[Start of section]

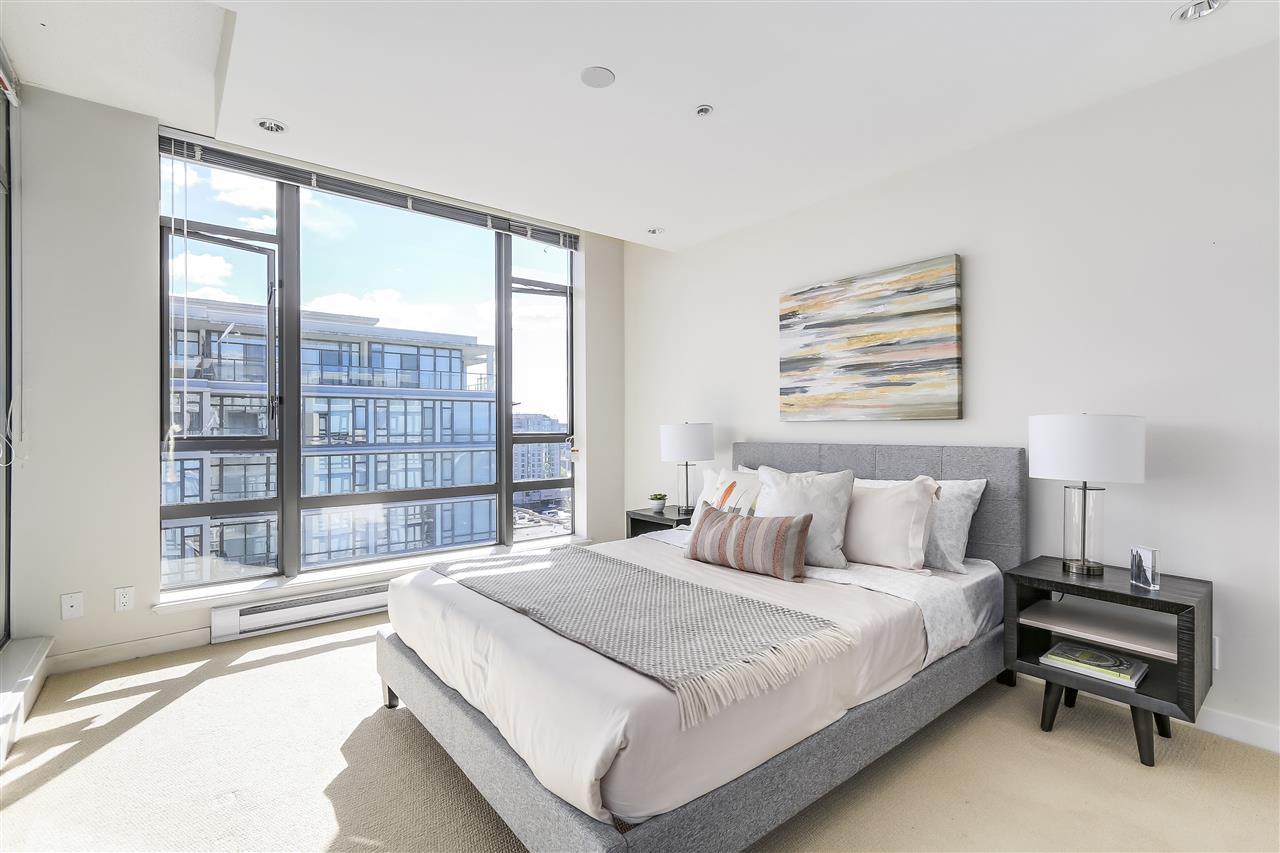 Condo Apartment at 1708 7360 ELMBRIDGE WAY, Unit 1708, Richmond, British Columbia. Image 18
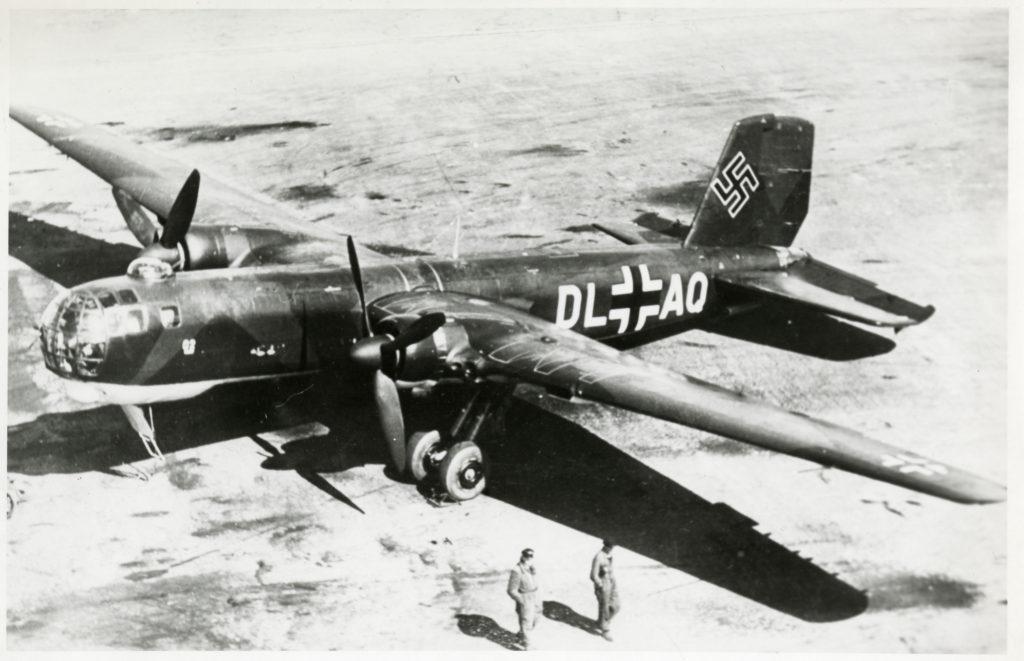 Un He 177A-0 de preproducción, estacionado en tierra. La mayoría de estos ejemplares, fabricados por Arado, sufrieron catastróficos incendios en pleno vuelo (National Air and Space Museum Archives).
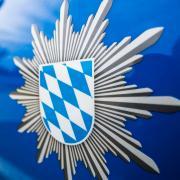 Ein Polizeibeamter und ein Ersthelfer reanimierten  einen 70-jährigen Radfahrer, der einen Herzinfarkt erlitt.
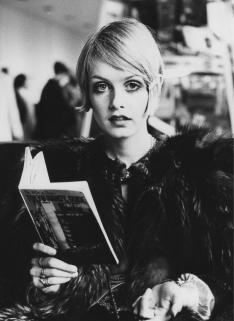 Reading Girl 51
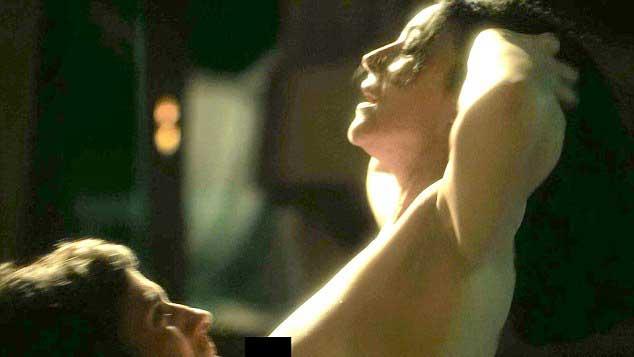 """Monica Bellucci, scan.dalosa in t0p.less nella serie """"Mozart in the Jungle"""""""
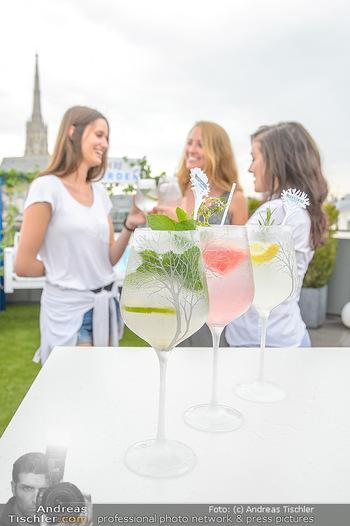 Belvedere Sky Garden - On Top Hypo NOE - Di 12.06.2018 - Drinks mit Stephansdom im Hintergrund, junge Frauen32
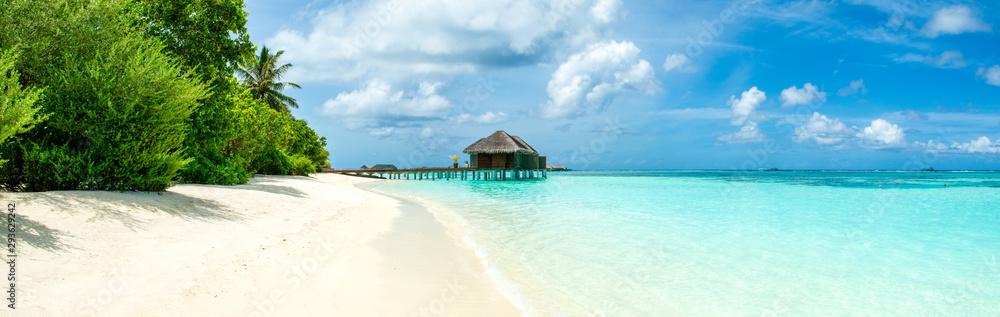 Fototapeta Beautiful sandy beach, Maldives island
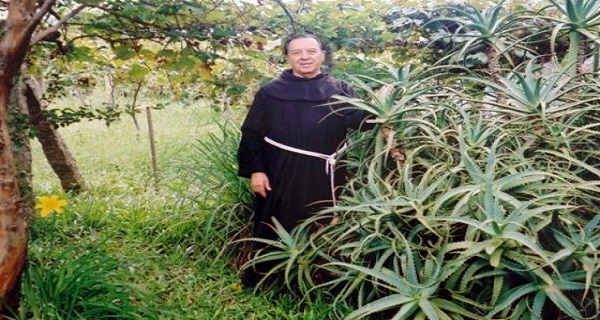 Priest Who Spent 20 Years Studying Aloe Vera Says That Cancer Can Be Cured; Here Is The Recipe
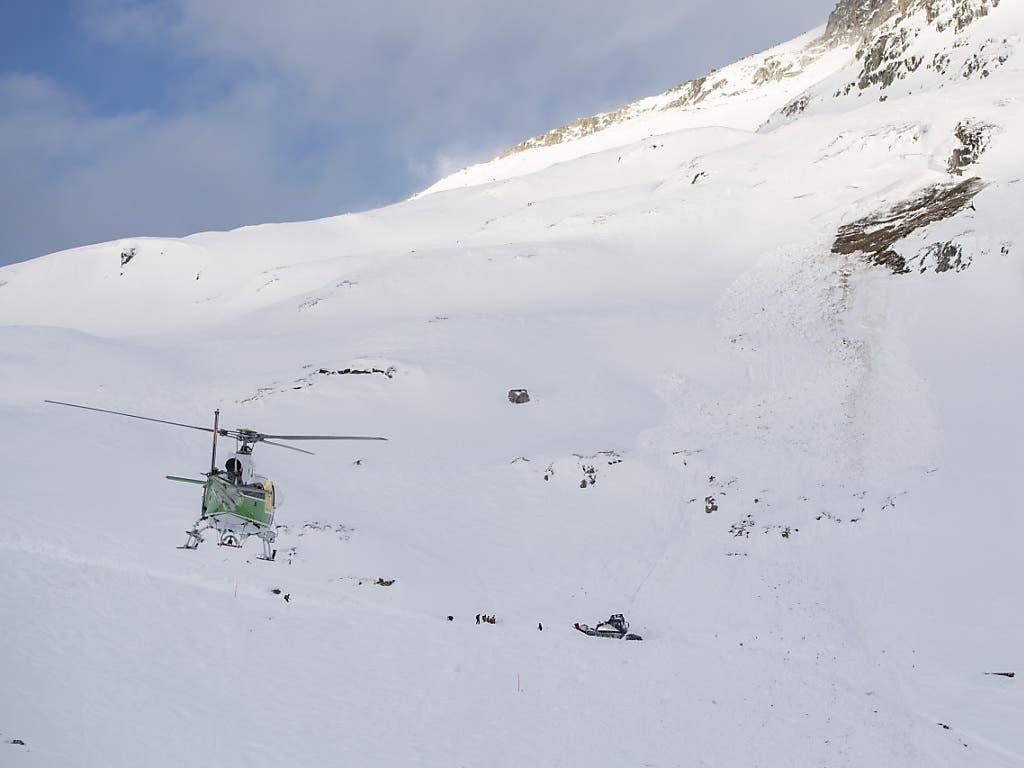 Eine Lawine ist am Donnerstagvormittag auf eine Skipiste im Gebiet Andermatt-Sedrun niedergegangen. Bislang wurden sechs Personen geborgen, zwei sind leicht verletzt. Die Suche nach weiteren möglicherweise Verschütteten dauert an.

[End of section]

▶ **TASK DIRECTIONS**:
Copy out exactly the material that runs from the line with "Bellucci, scan.dalosa in" to the line with "Fototapeta Beautiful sandy", ends included, and leave the pictures behind.

▶ **RESPONSE TO THE EXERCISE**:
 """Monica Bellucci, scan.dalosa in t0p.less nella serie """"Mozart in the Jungle"""""""
 Belvedere Sky Garden - On Top Hypo NOE - Di 12.06.2018 - Drinks mit Stephansdom im Hintergrund, junge Frauen32
 Fototapeta Beautiful sandy beach, Maldives island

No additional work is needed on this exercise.